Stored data
::::

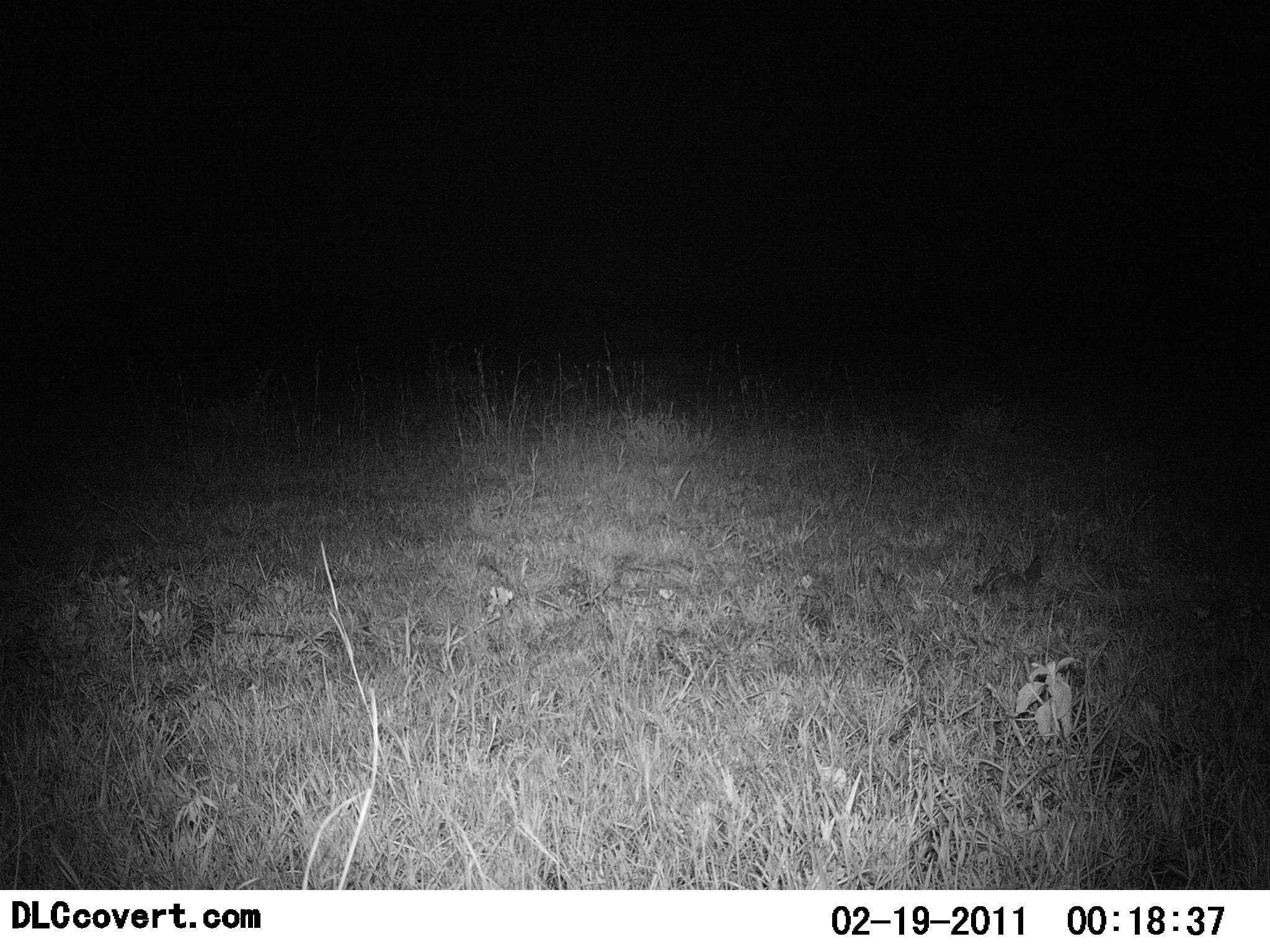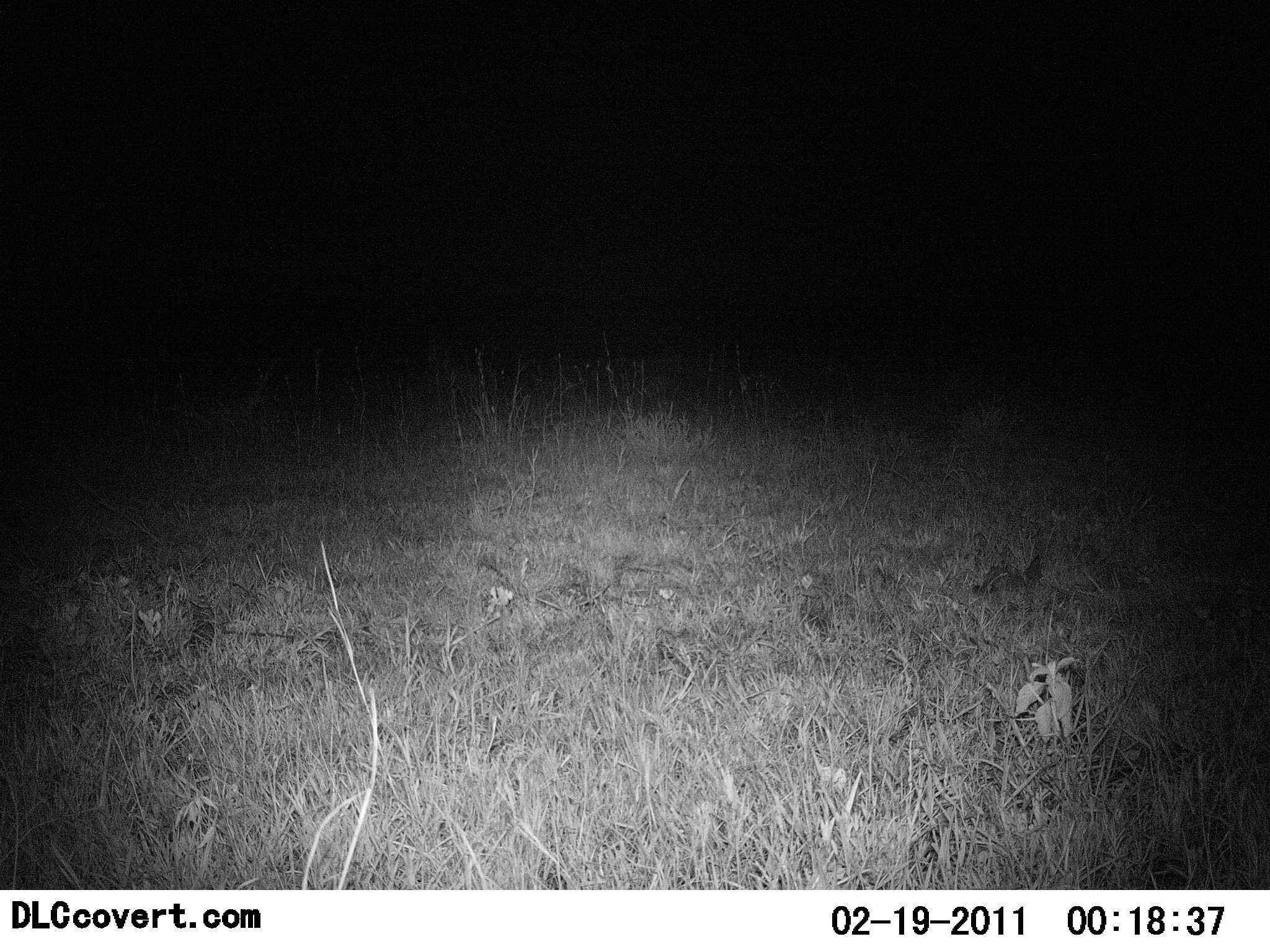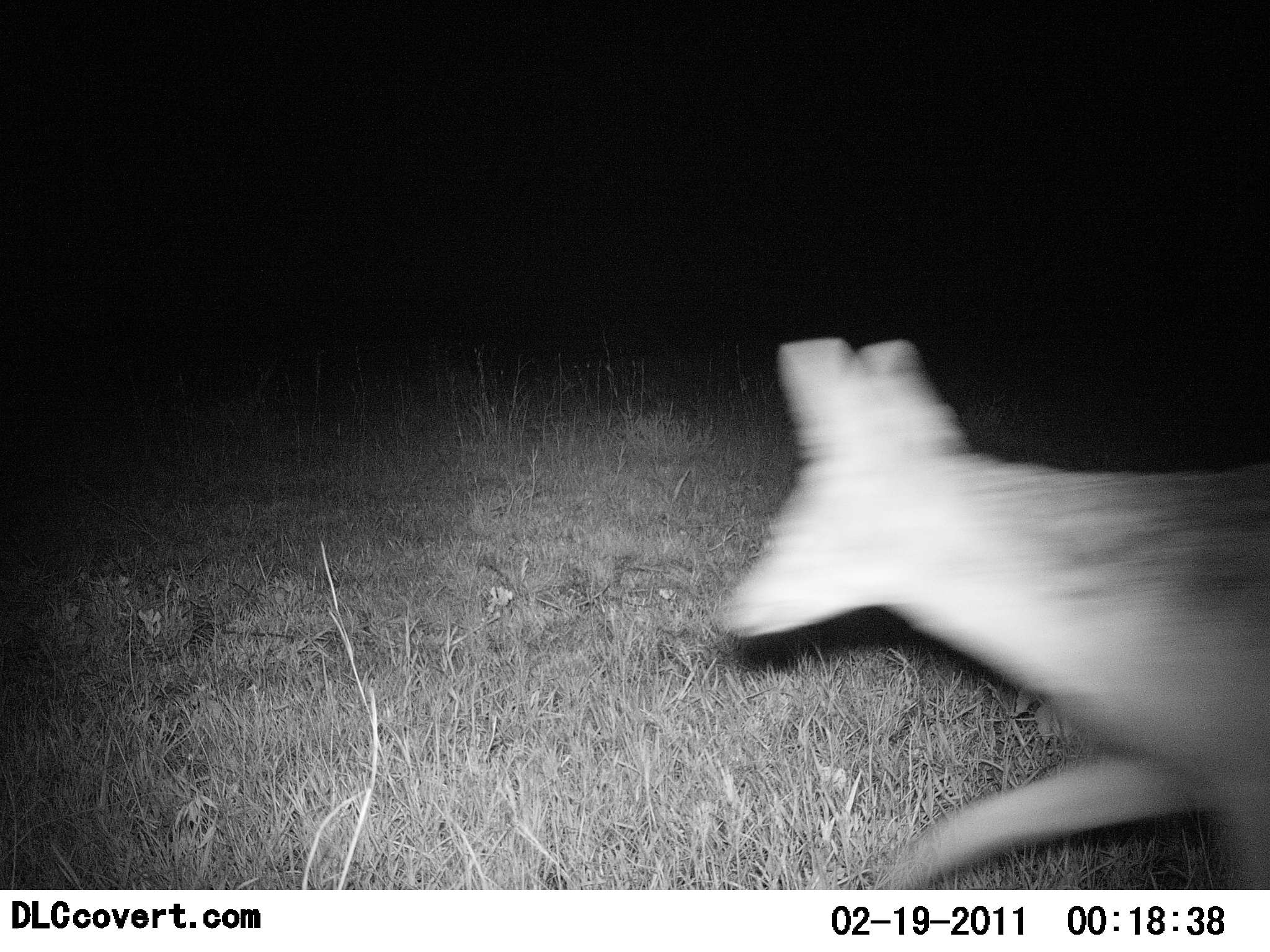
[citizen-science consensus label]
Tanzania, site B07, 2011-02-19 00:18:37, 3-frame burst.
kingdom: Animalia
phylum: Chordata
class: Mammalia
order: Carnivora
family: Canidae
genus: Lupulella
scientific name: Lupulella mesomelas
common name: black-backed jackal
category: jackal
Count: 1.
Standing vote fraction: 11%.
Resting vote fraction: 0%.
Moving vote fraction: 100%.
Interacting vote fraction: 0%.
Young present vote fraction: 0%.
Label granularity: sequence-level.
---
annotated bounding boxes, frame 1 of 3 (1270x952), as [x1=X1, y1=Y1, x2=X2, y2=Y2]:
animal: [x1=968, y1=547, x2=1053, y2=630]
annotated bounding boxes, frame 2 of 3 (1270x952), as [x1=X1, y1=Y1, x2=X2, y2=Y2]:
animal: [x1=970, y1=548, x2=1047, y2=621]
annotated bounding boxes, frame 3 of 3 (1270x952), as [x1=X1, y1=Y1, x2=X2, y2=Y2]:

::::

• ACTIVITY:
Return, without any change, only the lines from the one containing "class: Mammalia" through the last line of the entries above.

• RESPONSE AREA:
class: Mammalia
order: Carnivora
family: Canidae
genus: Lupulella
scientific name: Lupulella mesomelas
common name: black-backed jackal
category: jackal
Count: 1.
Standing vote fraction: 11%.
Resting vote fraction: 0%.
Moving vote fraction: 100%.
Interacting vote fraction: 0%.
Young present vote fraction: 0%.
Label granularity: sequence-level.
---
annotated bounding boxes, frame 1 of 3 (1270x952), as [x1=X1, y1=Y1, x2=X2, y2=Y2]:
animal: [x1=968, y1=547, x2=1053, y2=630]
annotated bounding boxes, frame 2 of 3 (1270x952), as [x1=X1, y1=Y1, x2=X2, y2=Y2]:
animal: [x1=970, y1=548, x2=1047, y2=621]
annotated bounding boxes, frame 3 of 3 (1270x952), as [x1=X1, y1=Y1, x2=X2, y2=Y2]:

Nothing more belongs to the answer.